Que ne justifie pas avoir loyalement satisfait à l'obligation de reclassement mise à sa charge et n'établit pas la réalité de l'impossibilité dans laquelle il se trouvait, antérieurement à la date du licenciement, de procéder à un tel reclassement, l'employeur qui, comme dans le cas présent, se contente de produire aux débats la photocopie d'un courrier de demande de reclassement, daté du 7 avril 2005, date de l'entretien préalable, sur lequel a été mentionné manuscritement un certain nombre de noms de destinataires ainsi que la photocopie de deux réponses négatives à ce courrier datées l'une du 20 avril 2005 et l'autre du 30 avril 2005, étant rappelé que la lettre de licenciement porte la date du 22 avril 2005.
Que l'ensemble de ces considérations conduit nécessairement à retenir, sans qu'il soit besoin d'examiner les autres moyens développés par les parties, que ledit licenciement est dépourvu de cause réelle et sérieuse.
Que l'absence de cause réelle et sérieuse ouvre droit au bénéfice du salarié à une indemnité.
Que suite à ce licenciement, Jean-Marie X... a subi incontestablement un préjudice qui, au regard des circonstances de l'espèce et notamment de son âge et de son temps de présence dans l'entreprise, doit être réparé par l'allocation d'une somme de 10. 000 €. Attendu que Jean-Marie X... , qui ne justifie pas avoir subi un préjudice distinct de celui qui vient d'être compensé par l'indemnité de licenciement sans cause réelle et sérieuse, et qui serait en relation de cause à effet avec une quelconque faute qui aurait été commise à son encontre par l'employeur, ne peut être que débouté de sa demande de dommages et intérêts pour préjudice moral.

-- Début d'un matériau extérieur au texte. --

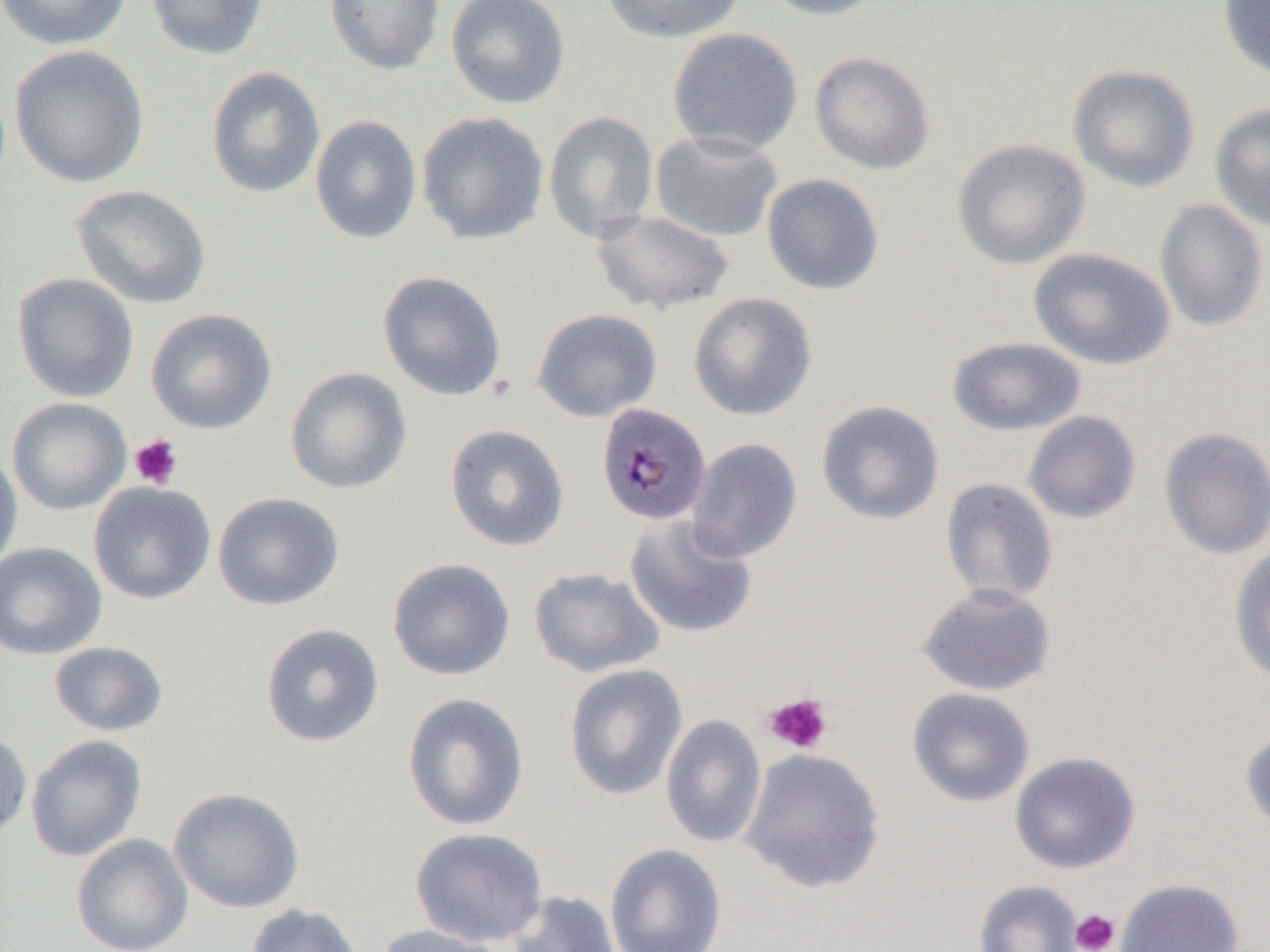
Approximate bounding boxes as (x1,y1)-(x2,y2) corner pairs in pixels. Platelet locations: (129,434)-(183,489), (763,692)-(833,755), (1070,909)-(1120,952). Uninfected red blood cell locations: (0,0)-(132,51), (146,0)-(269,61), (324,0)-(445,76), (446,0)-(571,109), (598,0)-(746,44), (756,0)-(889,20), (1217,0)-(1270,81), (667,27)-(803,156), (9,45)-(150,189), (809,51)-(936,175), (1067,64)-(1200,193), (206,66)-(326,199), (1209,102)-(1270,232), (543,110)-(660,243), (416,111)-(549,246), (310,115)-(422,244), (650,131)-(784,243), (952,138)-(1090,269), (761,173)-(885,295), (70,184)-(213,310), (1154,199)-(1268,332), (590,208)-(735,314), (1028,247)-(1175,370), (377,270)-(508,402), (12,272)-(139,403), (688,293)-(817,421), (145,307)-(278,434), (531,308)-(662,422), (947,336)-(1087,436), (285,366)-(413,495), (7,397)-(132,515), (816,400)-(944,525), (1023,410)-(1142,524), (444,423)-(570,552), (1158,426)-(1270,559), (686,438)-(803,564), (0,450)-(23,577), (940,478)-(1059,606), (89,481)-(217,605), (213,491)-(345,610), (624,514)-(757,638), (0,542)-(107,659), (1228,545)-(1270,685), (387,557)-(516,681), (528,566)-(665,678), (916,582)-(1057,696), (260,623)-(384,747), (49,641)-(169,737), (564,663)-(687,800), (907,687)-(1035,807), (402,692)-(530,831), (661,714)-(766,849), (0,728)-(33,841), (1239,728)-(1270,837), (26,734)-(147,862), (740,748)-(886,894), (1009,751)-(1141,873), (168,786)-(306,913), (410,826)-(549,947), (72,833)-(194,952), (605,844)-(727,952), (1115,878)-(1244,952), (972,879)-(1084,952), (505,890)-(621,952), (245,903)-(365,952), (374,923)-(508,952). Plasmodium malariae-infected red blood cell locations: (595,402)-(712,526). Slide-level diagnosis: Plasmodium malariae. Thin blood smear. Single field of view. Image is 1270×952 pixels. Optical microscopy. Captured at 1000x magnification.State which parasite is depicted.
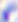
This is Toxoplasma gondii.

modality = photomicrograph
magnification = 400x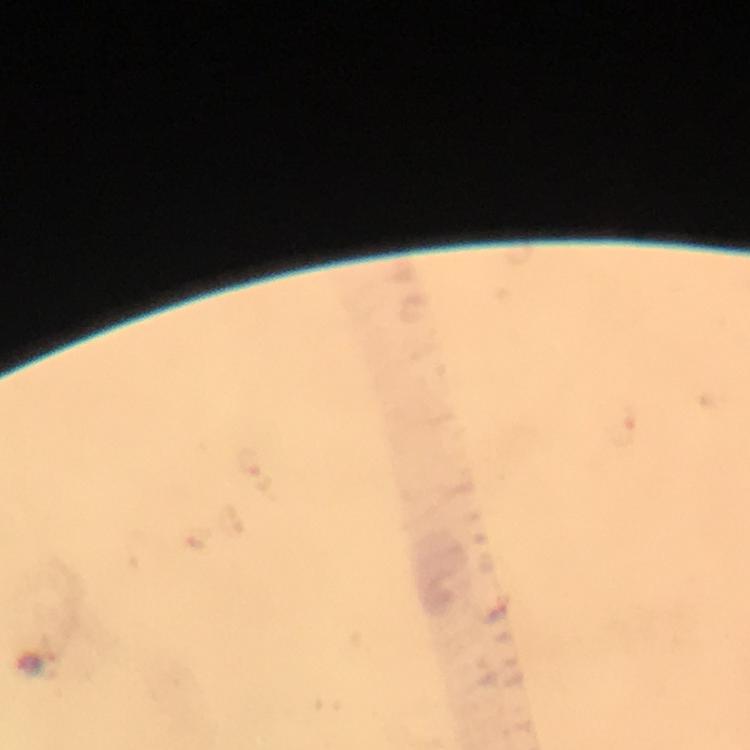

{
  "cropped_from": "a single field of view",
  "capture": "smartphone mounted on the microscope",
  "malaria_parasite_locations": "approximate centers as {x, y} in pixels: {38, 663}",
  "preparation": "thick smear",
  "context": "from a malaria diagnostic workup",
  "stain": "Giemsa",
  "magnification": "100x",
  "immersion_oil": "used",
  "image_size": "750×750 pixels"
}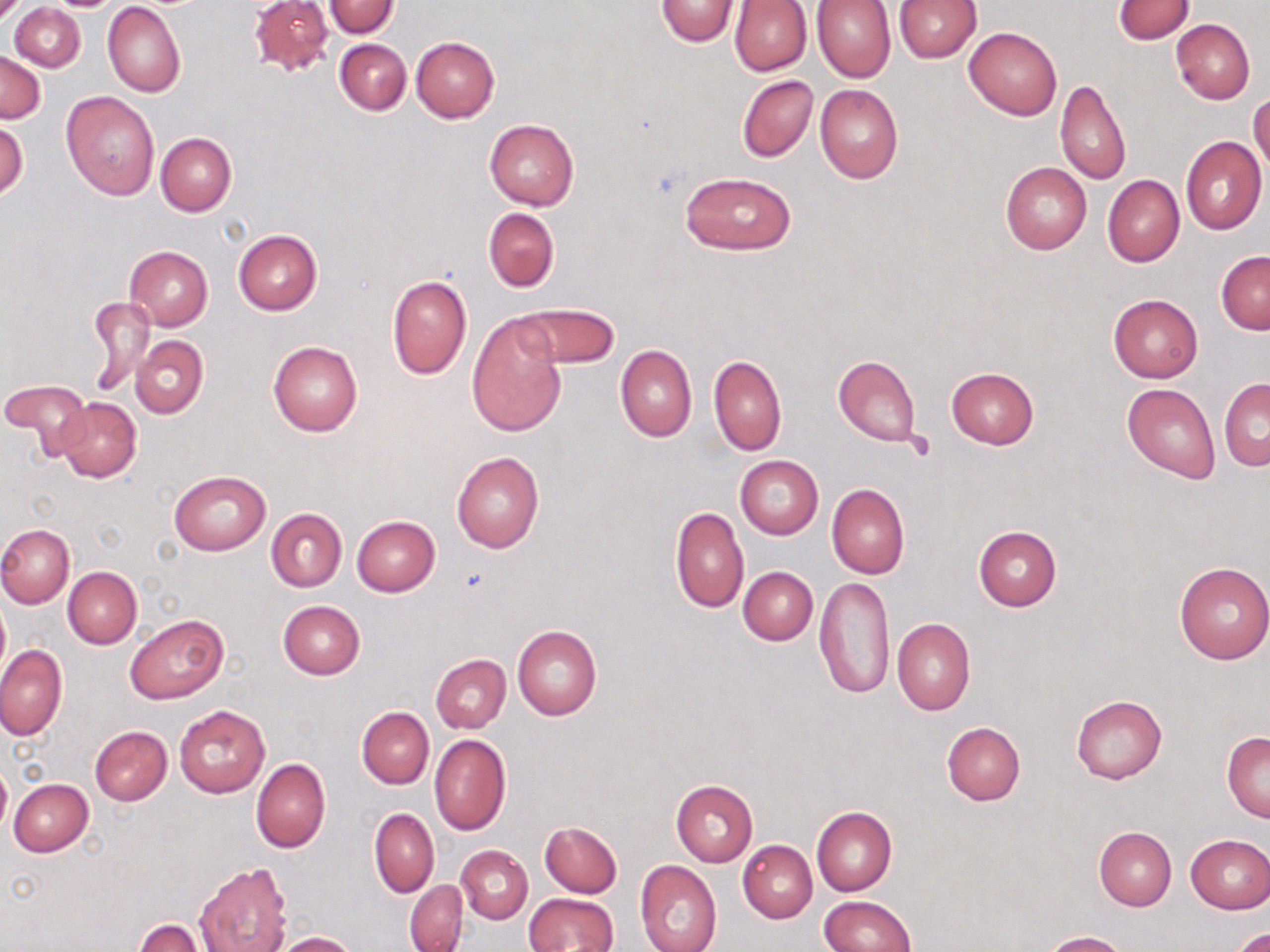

Attendu que Jean-Marie X... qui n'étaye en rien sa demande de rappel de congés payés doit également être débouté de ce chef de demandes. Qu'il en va de même de sa demande au titre de l'indemnité légale de licenciement alors qu'il apparaît au contraire, ainsi que le souligne l'Association " l'Œuvre du Domaine de PECH PETIT ", que l'intéressé a perçu les indemnités de rupture auxquelles il pouvait normalement prétendre.
Qu'enfin, aucune irrégularité de la procédure de licenciement n'est caractérisée au cas présent.
Attendu, par conséquent, que la décision déférée sera infirmée seulement sur les dommages et intérêts alloués à Jean-Marie X... pour préjudice moral ; qu'elle sera par contre confirmée en toutes ses autres dispositions.
Attendu que les dépens de l'appel seront mis à la charge de l'Association " l'Œuvre du Domaine de PECH PETIT " qui succombe pour partie, laquelle sera également condamnée à payer à Jean-Marie X... la somme de 1. 000 € au titre des frais irrépétibles exposés en cause d'appel.
PAR CES MOTIFS :
La Cour, statuant en audience publique, par arrêt contradictoire et en dernier ressort,
Infirme le jugement déféré seulement sur les dommages et intérêts alloués à Jean-Marie X... pour préjudice moral Et statuant à nouveau :
Déboute Jean-Marie X... de sa demande de dommages et intérêts pour préjudice moral, Confirme la décision déférée en toutes ses autres dispositions,
Et y ajoutant :
Condamne l'Association " l'Œuvre du Domaine de PECH PETIT " à verser à Jean-Marie X... la somme de 1. 000 € sur le fondement des dispositions de l'article 700 du Code de Procédure Civile, Rejette comme inutiles ou mal fondées toutes demandes plus amples ou contraires des parties,
Condamne l'Association " l'Œuvre du Domaine de PECH PETIT " aux dépens de l'appel.
Le présent arrêt a été signé par Catherine LATRABE, Conseillère, faisant fonction de Présidente de Chambre, et par Nicole CUESTA, Greffière.